The nurse is monitoring a client for signs of hypocalcemia after thyroidectomy. Which sign or symptom, if noted in the client, would most likely indicate the presence of hypocalcemia?
1. Bradycardia
2. Flaccid paralysis
3. Tingling around the mouth
4. Absence of Chvostek's sign
3
After thyroidectomy the nurse assesses the client for signs of hypocalcemia and tetany. Early signs include tingling around the mouth and in the fingertips, muscle twitching or spasms, palpitations or arrhythmias, and Chvostek's and Trousseau's signs. Bradycardia, flaccid paralysis, and absence of Chvostek's sign are not signs of hypocalcemia.
The nurse is performing an assessment on a client with a diagnosis of hyperthyroidism. Which assessment finding should the nurse expect to note in this client?
1. Dry skin
2. Bulging eyeballs
3. Periorbital edema
4. Coarse facial features
2
Hyperthyroidism is clinically manifested by goiter (increase in the size of the thyroid gland) and exophthalmos (bulging eyeballs). Other clinical manifestations include nervousness, fatigue, weight loss, muscle cramps, and heat intolerance. Additional signs found in this disorder include tachycardia; shortness of breath; excessive sweating; fine muscle tremors; thin, silky hair and thin skin; infrequent blinking; and a staring appearance.
The nurse has developed a postoperative plan of care for a client who had a thyroidectomy and documents that the client is at risk for developing an ineffective breathing pattern. Which nursing intervention should the nurse include in the plan of care?
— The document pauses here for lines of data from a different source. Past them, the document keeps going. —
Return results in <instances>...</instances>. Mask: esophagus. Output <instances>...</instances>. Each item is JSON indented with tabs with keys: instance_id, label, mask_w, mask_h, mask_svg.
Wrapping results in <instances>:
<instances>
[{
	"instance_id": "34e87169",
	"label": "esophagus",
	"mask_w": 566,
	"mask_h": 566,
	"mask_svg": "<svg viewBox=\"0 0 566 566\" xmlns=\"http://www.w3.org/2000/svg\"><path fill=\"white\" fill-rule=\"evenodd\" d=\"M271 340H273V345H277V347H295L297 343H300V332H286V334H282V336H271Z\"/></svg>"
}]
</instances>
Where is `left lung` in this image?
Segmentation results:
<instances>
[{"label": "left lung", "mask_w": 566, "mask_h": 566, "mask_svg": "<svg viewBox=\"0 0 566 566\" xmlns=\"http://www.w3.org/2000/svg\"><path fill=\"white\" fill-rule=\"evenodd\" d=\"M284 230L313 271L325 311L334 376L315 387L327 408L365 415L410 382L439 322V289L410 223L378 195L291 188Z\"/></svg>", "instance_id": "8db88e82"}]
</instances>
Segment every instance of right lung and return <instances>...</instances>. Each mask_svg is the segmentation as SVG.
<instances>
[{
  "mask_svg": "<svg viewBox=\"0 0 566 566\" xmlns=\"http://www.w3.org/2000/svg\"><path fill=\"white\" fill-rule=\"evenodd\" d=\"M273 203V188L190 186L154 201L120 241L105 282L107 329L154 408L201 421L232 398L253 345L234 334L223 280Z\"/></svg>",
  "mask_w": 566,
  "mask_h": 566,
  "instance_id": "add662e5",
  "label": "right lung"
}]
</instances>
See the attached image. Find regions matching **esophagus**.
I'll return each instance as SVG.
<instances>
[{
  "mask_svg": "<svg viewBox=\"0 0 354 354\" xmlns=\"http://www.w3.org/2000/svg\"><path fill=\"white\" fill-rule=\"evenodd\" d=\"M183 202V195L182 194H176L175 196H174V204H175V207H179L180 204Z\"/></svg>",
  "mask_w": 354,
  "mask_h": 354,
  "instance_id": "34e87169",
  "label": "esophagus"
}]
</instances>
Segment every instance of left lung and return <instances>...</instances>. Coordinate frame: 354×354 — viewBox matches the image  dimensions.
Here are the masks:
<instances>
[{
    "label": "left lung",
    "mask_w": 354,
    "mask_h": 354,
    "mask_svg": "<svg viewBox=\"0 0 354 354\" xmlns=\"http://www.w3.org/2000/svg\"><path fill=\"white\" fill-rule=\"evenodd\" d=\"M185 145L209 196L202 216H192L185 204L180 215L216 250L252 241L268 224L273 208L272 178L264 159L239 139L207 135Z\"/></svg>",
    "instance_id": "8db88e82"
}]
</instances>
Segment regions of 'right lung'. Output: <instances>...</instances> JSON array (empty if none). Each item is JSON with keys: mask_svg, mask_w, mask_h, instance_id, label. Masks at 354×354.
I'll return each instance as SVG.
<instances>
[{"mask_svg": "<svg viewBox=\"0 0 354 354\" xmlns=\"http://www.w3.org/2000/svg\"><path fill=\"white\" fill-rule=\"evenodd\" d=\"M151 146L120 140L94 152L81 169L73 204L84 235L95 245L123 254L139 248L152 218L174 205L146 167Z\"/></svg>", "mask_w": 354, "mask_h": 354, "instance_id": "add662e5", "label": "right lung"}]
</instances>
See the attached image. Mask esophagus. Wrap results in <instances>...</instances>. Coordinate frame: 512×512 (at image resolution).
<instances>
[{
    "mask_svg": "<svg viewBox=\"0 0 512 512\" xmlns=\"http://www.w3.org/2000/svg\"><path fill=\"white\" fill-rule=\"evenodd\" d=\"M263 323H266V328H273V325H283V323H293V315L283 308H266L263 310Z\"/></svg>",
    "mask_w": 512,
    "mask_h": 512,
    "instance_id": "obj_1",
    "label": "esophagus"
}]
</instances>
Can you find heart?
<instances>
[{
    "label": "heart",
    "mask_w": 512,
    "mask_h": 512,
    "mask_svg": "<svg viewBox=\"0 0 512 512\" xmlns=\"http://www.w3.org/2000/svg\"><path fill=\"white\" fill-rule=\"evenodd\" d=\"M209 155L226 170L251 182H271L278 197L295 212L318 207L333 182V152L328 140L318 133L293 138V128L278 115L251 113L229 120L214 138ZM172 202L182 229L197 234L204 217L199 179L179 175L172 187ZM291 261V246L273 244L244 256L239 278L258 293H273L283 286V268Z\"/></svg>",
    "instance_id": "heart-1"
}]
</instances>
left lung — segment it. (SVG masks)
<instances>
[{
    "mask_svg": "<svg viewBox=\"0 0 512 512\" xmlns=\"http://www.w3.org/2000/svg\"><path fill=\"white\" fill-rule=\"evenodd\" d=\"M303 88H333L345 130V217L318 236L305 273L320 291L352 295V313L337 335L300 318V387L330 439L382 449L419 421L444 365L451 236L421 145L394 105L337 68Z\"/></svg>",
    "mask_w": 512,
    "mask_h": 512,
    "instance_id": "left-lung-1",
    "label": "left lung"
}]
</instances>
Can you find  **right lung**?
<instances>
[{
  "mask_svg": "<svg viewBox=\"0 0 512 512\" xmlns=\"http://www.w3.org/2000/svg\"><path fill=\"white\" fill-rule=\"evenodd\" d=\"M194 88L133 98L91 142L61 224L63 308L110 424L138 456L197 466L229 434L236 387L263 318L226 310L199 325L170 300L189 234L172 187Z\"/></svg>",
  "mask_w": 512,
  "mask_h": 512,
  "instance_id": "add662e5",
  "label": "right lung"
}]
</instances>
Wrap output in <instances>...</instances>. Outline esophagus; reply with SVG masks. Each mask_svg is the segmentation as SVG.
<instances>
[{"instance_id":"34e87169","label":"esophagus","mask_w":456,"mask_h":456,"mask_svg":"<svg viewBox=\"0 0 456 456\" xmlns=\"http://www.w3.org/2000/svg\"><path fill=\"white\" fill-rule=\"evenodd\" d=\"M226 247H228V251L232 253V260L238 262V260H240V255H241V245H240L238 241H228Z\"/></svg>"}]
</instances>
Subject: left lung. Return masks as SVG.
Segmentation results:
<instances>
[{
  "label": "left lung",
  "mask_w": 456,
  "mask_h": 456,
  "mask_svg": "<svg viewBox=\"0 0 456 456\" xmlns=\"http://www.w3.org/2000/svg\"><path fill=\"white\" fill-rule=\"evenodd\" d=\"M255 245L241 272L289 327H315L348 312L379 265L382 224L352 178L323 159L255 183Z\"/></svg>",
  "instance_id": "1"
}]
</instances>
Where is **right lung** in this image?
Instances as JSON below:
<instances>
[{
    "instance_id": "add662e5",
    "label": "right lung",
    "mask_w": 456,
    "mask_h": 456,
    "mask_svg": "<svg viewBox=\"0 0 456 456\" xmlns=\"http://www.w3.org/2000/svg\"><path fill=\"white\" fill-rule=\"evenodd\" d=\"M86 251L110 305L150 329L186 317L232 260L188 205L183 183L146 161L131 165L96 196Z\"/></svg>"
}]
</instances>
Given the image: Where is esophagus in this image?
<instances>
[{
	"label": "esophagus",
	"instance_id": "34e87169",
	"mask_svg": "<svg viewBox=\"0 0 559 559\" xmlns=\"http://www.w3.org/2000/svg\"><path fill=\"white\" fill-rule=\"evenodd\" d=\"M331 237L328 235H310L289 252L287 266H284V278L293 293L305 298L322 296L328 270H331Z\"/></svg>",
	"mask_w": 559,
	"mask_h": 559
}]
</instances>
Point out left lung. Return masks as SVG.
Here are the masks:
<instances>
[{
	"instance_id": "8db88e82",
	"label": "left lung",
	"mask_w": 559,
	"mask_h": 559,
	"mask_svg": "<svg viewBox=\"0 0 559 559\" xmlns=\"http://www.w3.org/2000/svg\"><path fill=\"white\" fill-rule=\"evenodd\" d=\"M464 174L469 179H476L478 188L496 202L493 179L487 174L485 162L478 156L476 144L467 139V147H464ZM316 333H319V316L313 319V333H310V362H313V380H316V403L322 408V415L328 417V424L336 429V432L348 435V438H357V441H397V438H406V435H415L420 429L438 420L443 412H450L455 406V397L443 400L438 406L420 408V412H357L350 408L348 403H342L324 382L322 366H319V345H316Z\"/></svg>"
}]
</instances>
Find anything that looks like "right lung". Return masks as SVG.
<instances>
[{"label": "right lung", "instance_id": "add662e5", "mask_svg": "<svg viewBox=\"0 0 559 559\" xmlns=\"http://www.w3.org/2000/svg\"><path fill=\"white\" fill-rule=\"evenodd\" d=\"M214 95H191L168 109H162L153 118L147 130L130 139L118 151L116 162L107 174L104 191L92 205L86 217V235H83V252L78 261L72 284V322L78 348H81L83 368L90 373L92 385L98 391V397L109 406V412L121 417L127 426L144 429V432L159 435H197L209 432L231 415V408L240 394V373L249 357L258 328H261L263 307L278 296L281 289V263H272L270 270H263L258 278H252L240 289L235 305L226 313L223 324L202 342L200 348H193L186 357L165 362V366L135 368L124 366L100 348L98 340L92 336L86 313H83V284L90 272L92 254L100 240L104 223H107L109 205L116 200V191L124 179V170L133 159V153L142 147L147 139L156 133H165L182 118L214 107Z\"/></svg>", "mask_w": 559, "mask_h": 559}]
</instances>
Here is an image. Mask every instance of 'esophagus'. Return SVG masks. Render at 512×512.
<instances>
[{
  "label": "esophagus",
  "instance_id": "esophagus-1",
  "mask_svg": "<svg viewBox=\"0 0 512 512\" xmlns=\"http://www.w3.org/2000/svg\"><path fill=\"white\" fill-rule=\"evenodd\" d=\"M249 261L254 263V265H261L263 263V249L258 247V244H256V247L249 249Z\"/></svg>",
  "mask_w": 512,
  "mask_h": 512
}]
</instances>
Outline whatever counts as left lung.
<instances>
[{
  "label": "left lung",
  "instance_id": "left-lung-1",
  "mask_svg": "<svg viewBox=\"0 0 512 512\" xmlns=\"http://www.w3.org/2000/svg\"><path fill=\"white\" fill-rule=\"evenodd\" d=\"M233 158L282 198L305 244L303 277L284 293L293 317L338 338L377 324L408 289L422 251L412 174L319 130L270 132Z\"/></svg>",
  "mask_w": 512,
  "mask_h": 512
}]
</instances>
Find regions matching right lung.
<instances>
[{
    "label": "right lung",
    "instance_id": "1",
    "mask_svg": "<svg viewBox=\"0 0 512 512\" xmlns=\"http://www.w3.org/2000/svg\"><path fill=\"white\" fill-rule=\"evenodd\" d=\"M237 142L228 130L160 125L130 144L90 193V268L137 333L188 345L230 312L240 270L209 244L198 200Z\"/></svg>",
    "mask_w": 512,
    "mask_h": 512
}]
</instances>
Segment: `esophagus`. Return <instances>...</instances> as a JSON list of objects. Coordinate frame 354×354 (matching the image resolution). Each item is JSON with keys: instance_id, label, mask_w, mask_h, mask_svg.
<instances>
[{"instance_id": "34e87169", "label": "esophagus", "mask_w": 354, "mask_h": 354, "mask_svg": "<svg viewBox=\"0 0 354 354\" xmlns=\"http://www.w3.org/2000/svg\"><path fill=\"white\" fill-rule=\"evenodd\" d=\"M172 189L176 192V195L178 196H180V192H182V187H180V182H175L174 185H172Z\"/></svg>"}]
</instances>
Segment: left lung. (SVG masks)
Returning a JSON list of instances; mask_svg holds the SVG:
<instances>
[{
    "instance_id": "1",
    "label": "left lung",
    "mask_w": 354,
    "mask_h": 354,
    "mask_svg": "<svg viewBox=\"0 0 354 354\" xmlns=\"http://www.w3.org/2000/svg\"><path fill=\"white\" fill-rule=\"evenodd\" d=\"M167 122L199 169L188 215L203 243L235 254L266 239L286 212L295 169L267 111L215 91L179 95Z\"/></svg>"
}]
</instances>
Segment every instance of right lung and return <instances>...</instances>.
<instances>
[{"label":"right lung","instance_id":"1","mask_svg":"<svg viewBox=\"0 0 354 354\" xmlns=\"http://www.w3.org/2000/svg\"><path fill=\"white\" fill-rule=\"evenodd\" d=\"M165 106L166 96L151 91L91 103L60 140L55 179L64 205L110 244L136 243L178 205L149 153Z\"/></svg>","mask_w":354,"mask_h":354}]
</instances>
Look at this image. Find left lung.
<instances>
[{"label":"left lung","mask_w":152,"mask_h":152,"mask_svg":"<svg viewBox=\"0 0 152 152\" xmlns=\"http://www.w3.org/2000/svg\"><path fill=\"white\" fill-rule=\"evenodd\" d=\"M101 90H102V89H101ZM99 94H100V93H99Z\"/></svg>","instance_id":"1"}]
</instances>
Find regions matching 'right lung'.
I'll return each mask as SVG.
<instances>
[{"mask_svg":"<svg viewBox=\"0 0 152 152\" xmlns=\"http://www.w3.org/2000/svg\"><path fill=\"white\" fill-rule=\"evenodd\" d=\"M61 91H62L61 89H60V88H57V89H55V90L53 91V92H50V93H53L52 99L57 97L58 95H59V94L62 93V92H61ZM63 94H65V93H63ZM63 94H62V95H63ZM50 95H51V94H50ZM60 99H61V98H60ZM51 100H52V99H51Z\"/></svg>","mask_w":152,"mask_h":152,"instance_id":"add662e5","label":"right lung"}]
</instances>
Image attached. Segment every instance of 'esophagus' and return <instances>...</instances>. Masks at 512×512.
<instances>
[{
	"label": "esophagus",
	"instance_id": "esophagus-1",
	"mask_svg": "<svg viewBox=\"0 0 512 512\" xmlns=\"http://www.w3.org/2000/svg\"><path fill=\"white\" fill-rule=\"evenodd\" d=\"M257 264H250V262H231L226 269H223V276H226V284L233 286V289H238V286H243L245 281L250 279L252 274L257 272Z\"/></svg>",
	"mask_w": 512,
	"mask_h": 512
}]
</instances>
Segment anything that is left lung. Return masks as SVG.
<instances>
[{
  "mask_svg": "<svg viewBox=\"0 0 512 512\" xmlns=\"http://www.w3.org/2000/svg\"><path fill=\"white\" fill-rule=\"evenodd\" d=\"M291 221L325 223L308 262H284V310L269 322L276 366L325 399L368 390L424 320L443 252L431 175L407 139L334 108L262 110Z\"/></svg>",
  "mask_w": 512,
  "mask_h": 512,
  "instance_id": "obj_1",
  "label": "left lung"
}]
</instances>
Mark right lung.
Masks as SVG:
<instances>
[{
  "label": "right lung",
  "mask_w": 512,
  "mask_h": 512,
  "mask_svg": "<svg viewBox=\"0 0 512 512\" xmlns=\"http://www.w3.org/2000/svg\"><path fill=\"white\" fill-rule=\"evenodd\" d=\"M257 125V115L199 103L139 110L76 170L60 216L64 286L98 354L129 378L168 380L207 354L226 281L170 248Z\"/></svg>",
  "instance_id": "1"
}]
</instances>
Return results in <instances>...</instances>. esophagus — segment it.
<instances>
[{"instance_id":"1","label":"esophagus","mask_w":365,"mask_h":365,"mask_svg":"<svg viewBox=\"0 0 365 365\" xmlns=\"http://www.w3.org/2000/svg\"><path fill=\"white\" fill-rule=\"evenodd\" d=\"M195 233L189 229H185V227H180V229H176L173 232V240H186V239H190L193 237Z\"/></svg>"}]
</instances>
1. Maintain a supine position.
2. Monitor neck circumference every 4 hours.
3. Maintain a pressure dressing on the operative site.
4. Encourage deep-breathing exercises and vigorous coughing exercises.
2
After thyroidectomy, neck circumference is monitored every 4 hours to assess for the occurrence of postoperative edema. The client should be placed in an upright position to facilitate air exchange. A pressure dressing is not placed on the operative site because it may restrict breathing. The nurse should monitor the dressing closely and should loosen the dressing if necessary. The nurse should assist the client with deep-breathing exercises, but coughing is minimized to prevent tissue damage and stress to the incision.
A client has returned to the nursing unit after a thyroidectomy. The nurse notes that the client is complaining of tingling sensations around the mouth, fingers, and toes. On the basis of these findings, the nurse should next assess the results of which serum laboratory study?
1. Sodium
2. Calcium
3. Potassium
4. Magnesium
2
After surgery on the thyroid gland, the client may experience a temporary calcium imbalance. This is due to transient malfunction of the parathyroid glands. The nurse also would assess for Chvostek's and Trousseau's signs. The correct treatment is administration of calcium gluconate or calcium lactate. The remaining options are unrelated to the client's complaints.
A client is admitted to an emergency department, and a diagnosis of myxedema coma is made. Which action should the nurse prepare to carry out initially?
1. Warm the client.
2. Maintain a patent airway.
3. Administer thyroid hormone.
4. Administer fluid replacement.
2
Myxedema coma is a rare but serious disorder that results from persistently low thyroid production. Coma can be precipitated by acute illness, rapid withdrawal of thyroid medication, anesthesia and surgery, hypothermia, and the use of sedatives and opioid analgesics. In myxedema coma, the initial nursing action is to maintain a patent airway. Oxygen should be administered, followed by fluid replacement, keeping the client warm, monitoring vital signs, and administering thyroid hormones by the intravenous route.